Isaacman D J, Zhang Y, Reynolds E A, Ehrlich G D
Division of General Academic Pediatrics, Department of Pediatrics, University of Pittsburgh School of Medicine, Pittsburgh, PA, USA.
Pediatrics. 1998 May;101(5):813-6. doi: 10.1542/peds.101.5.813.
To evaluate the utility of a polymerase chain reaction (PCR)-based assay for identifying pneumococcal DNA in the blood of pediatric patients with suspected bacteremia.

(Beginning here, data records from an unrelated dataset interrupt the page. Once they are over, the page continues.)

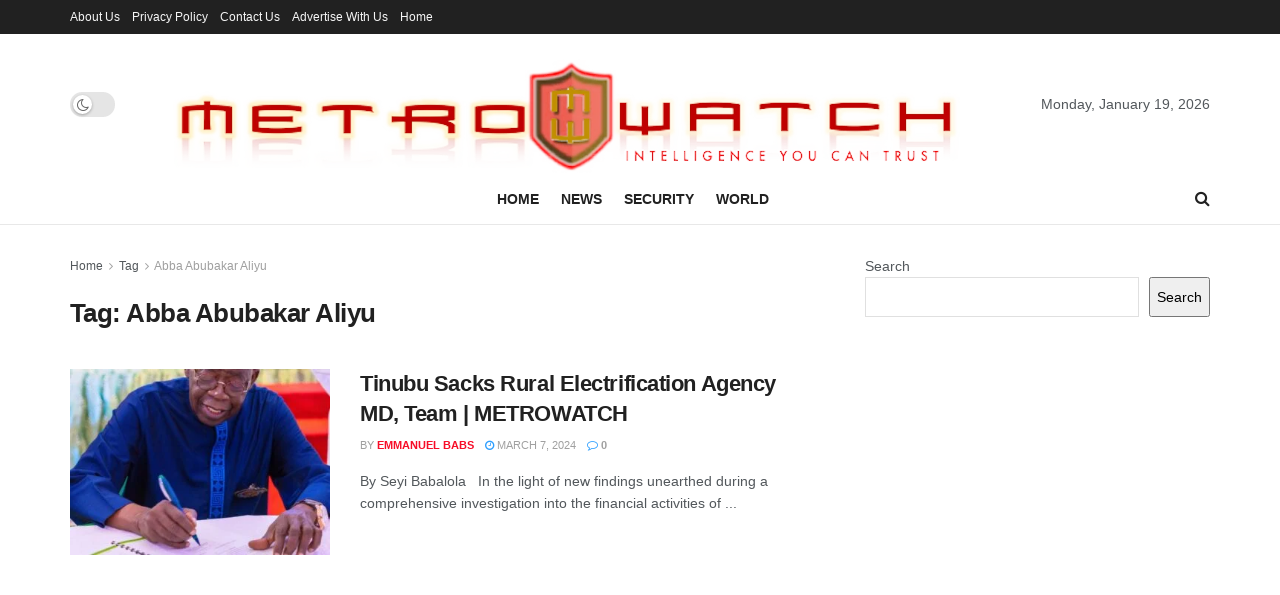

--- FILE ---
content_type: text/html; charset=utf-8
request_url: https://www.google.com/recaptcha/api2/aframe
body_size: 268
content:
<!DOCTYPE HTML><html><head><meta http-equiv="content-type" content="text/html; charset=UTF-8"></head><body><script nonce="RcBeZx3LlR29UUgSMKnP4g">/** Anti-fraud and anti-abuse applications only. See google.com/recaptcha */ try{var clients={'sodar':'https://pagead2.googlesyndication.com/pagead/sodar?'};window.addEventListener("message",function(a){try{if(a.source===window.parent){var b=JSON.parse(a.data);var c=clients[b['id']];if(c){var d=document.createElement('img');d.src=c+b['params']+'&rc='+(localStorage.getItem("rc::a")?sessionStorage.getItem("rc::b"):"");window.document.body.appendChild(d);sessionStorage.setItem("rc::e",parseInt(sessionStorage.getItem("rc::e")||0)+1);localStorage.setItem("rc::h",'1768841984972');}}}catch(b){}});window.parent.postMessage("_grecaptcha_ready", "*");}catch(b){}</script></body></html>

--- FILE ---
content_type: application/javascript; charset=utf-8
request_url: https://fundingchoicesmessages.google.com/f/AGSKWxUcv8i6ldWpI89kTm5UfrderoHcSqajzMKNyfaUvDl8veiS9InEvf-t77TPC9KnloNr1NoQkyjJ32icbT1GVFSTNBvq7yQGQEpSpqHELqnruqSmifZO9vwrZsg_CWSkICZMFRGgheISnNXgOpp3ifzFtxQbyrPqhvg_afj_WragtPtGv0QGMWzL8wbd/_/images-v2/ad_/adsign.=336x280,/adengage3./ads9.
body_size: -1289
content:
window['cd52e49e-561c-4212-b5a2-99b915dd4f9c'] = true;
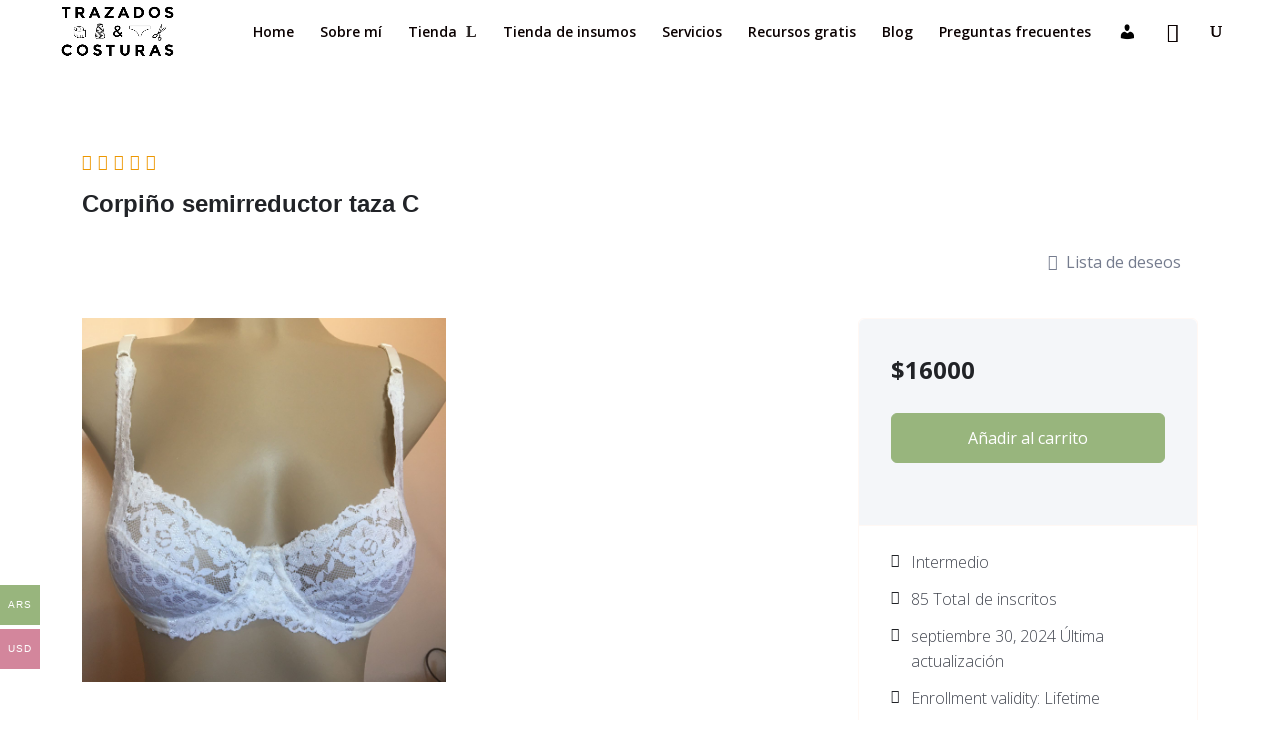

--- FILE ---
content_type: text/css
request_url: https://trazadosycosturas.com/wp-content/et-cache/16498/et-divi-dynamic-tb-15001-16498-late.css?ver=1766521322
body_size: -189
content:
@font-face{font-family:ETmodules;font-display:block;src:url(//trazadosycosturas.com/wp-content/themes/Divi/core/admin/fonts/modules/social/modules.eot);src:url(//trazadosycosturas.com/wp-content/themes/Divi/core/admin/fonts/modules/social/modules.eot?#iefix) format("embedded-opentype"),url(//trazadosycosturas.com/wp-content/themes/Divi/core/admin/fonts/modules/social/modules.woff) format("woff"),url(//trazadosycosturas.com/wp-content/themes/Divi/core/admin/fonts/modules/social/modules.ttf) format("truetype"),url(//trazadosycosturas.com/wp-content/themes/Divi/core/admin/fonts/modules/social/modules.svg#ETmodules) format("svg");font-weight:400;font-style:normal}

Children evaluated at the Children's Hospital of Pittsburgh who were having blood drawn for culture had an additional 2 to 3 mL of blood (from the same sampling) obtained and placed in a sodium citrate tube for PCR processing (study group). The control group for this study consisted of children having blood drawn for biochemical analysis who were afebrile, well-appearing, and had no recent illnesses. Specimens were frozen at -70 degrees C and then batch-processed for PCR-based analyses with the JM201/202-204 primer/probe set. Amplified products were detected after liquid hybridization format wherein a 32P end-labeled probe was annealed to the amplified DNA and visualized by autoradiographic analysis after gel retardation.
Four hundred eighty study group patients and 103 controls had specimens tested by both PCR and blood culture. Twenty-six (5%) patients had a positive blood culture for a pathogenic organism (21 of which were Streptococcus pneumoniae). Twelve (57%) of the 21 patients with blood cultures positive for S pneumoniae also were positive by PCR. In addition, 206 study group patients and 16 controls with negative blood cultures had positive PCR results. A greater proportion of study group patients were PCR-positive/culture-negative than were controls (206/459 vs 16/103).
Although this assay currently lacks adequate sensitivity and specificity for clinical use, the high frequency of PCR-positive cases in patients with suspected bacteremia may indicate a greater role for S pneumoniae than had previously been appreciated. Further refinement of this assay as well as the development of a rapid PCR-based assay appears warranted.
评估基于聚合酶链反应(PCR)的检测方法在识别疑似菌血症儿科患者血液中肺炎球菌DNA的效用。
在匹兹堡儿童医院接受评估且正在抽血进行培养的儿童,从同一采样中额外采集2至3毫升血液,并置于柠檬酸钠管中用于PCR处理(研究组)。本研究的对照组由正在抽血进行生化分析、无发热、状态良好且近期无疾病的儿童组成。样本在-70℃下冷冻,然后使用JM201/202 - 204引物/探针组进行批量PCR分析。在液体杂交形式后检测扩增产物,其中将32P末端标记的探针与扩增的DNA退火,并在凝胶阻滞后通过放射自显影分析进行可视化。
480名研究组患者和103名对照的样本同时进行了PCR和血培养检测。26名(5%)患者的血培养中检测到致病微生物阳性(其中21例为肺炎链球菌)。21例血培养肺炎链球菌阳性的患者中有12例(57%)PCR检测也呈阳性。此外,206名研究组患者和16名血培养阴性的对照PCR结果呈阳性。研究组患者中PCR阳性/培养阴性的比例高于对照组(206/459对16/103)。
尽管该检测方法目前缺乏足够的敏感性和特异性用于临床应用,但疑似菌血症患者中PCR阳性病例的高频率可能表明肺炎链球菌的作用比之前认识到的更大。对该检测方法的进一步优化以及开发基于PCR的快速检测方法似乎是必要的。